A few years ago, the case of Osipov v Timis established that, where the individual colleague's detrimental actions amounted to a dismissal of the whistleblower, the claimant could still bring a detriment claim against that individual, rather than being limited to an automatic unfair dismissal claim against their employer.   That was hugely significant in that particular case, where the employer was insolvent and so the only way the claimant could secure compensation was by pursuing a claim against the two directors who had fired him.  They were found personally liable to the tune of around £2 million. 

Since then, whistleblowing claimants typically bring three claims simultaneously: a claim for unfair dismissal against their former employer, a detriment claim against the individual decision-maker who dismissed them and an additional claim against the employer as vicariously liable for the detriment (i.e. dismissal) carried out by its employee/worker.  An employer can avoid vicarious liability if it can show that it had taken all reasonably practicable steps to prevent such detriments, but this defence can be hard to make out. 

Last year, the Employment Appeal Tribunal seemed to cast doubt on this approach.  In Wicked Vision v Rice, it suggested that an employer will not be vicariously liable for detriments which amount to dismissal -  the claimant can only bring an automatic unfair dismissal claim against the employer.  
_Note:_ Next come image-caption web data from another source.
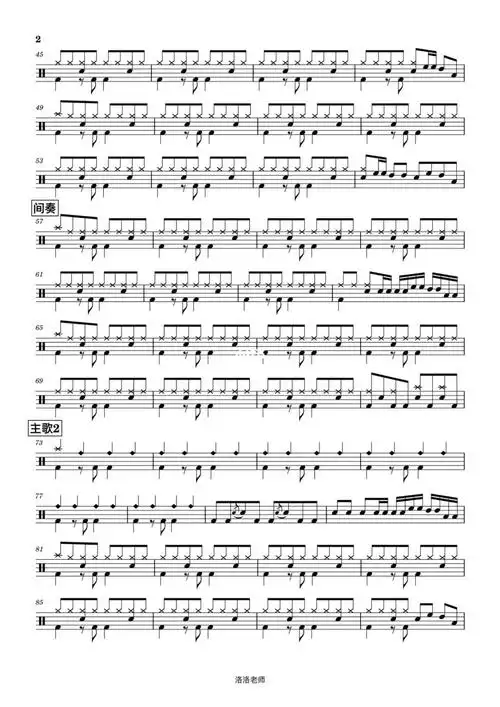 苏州架子鼓鼓谱不再犹豫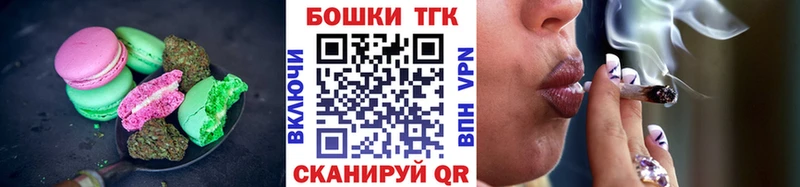 Печенье с ТГК конопля  Купить  Вуктыл 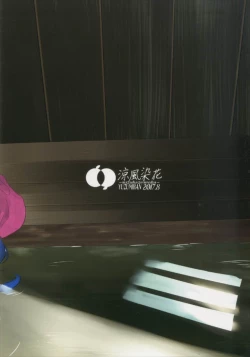 Page 24 of Suzukaze Senka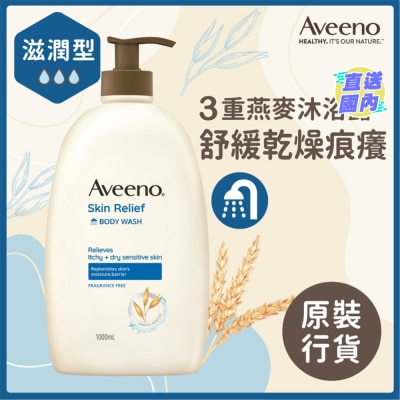 AVEENO Aveeno燕麥高效舒緩沐浴露 1L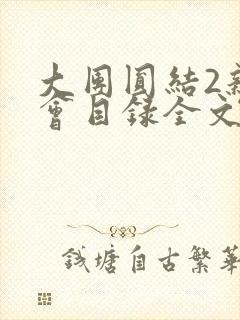 大团圆结2亲情会目录全文阅读视频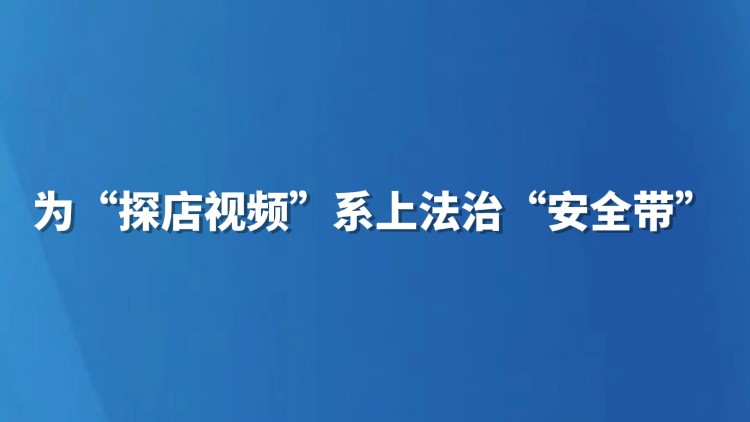 为“探店视频”系上法治“安全带”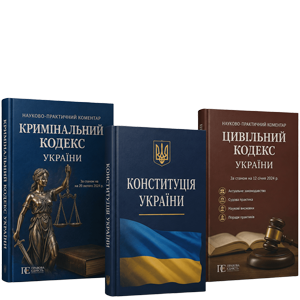 Юридическая литература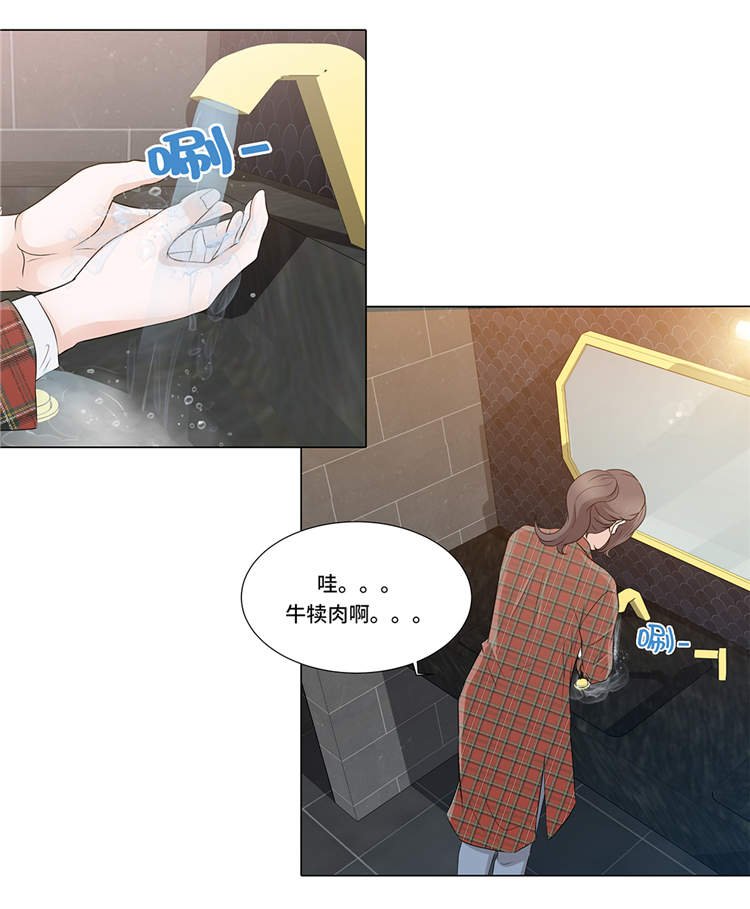 第7章：奇怪的东西
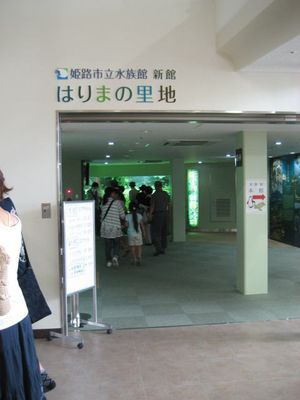 테가라야마 교류 스테이션에 있는 입구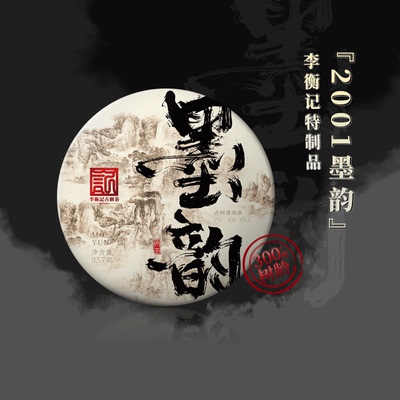 李衡记古树茶2020年春茶特制品 357g墨韵普洱熟茶云南饼茶自己喝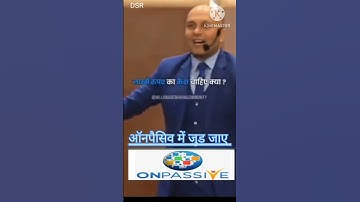 Takla Onpassive #nagmatabassum #onpassivenewupdate #onpassiveofficial #onpassive #update #ai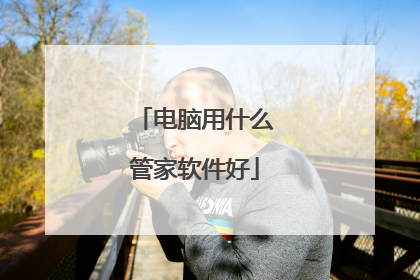 电脑用什么管家软件好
This decision caused consternation among employment lawyers, as it seemed to undermine previous case law.  An appeal will be heard by the Court of Appeal this year, with Protect (the whistleblowing charity) intervening in an effort to clarify the law.    Although the legal position is complex, the practical implications will be significant, whatever the outcome.   With many businesses facing an ever-increasing compliance burden, it's common to face complaints by staff that a legal or regulatory obligation has been breached, and dissatisfaction with the outcome can often lead to whistleblowing claims.   The cost (and reputational risk) associated with such claims is significant.  If the appeal goes in the employee's favour, it will confirm another weapon in the armoury of whistleblowing claimants.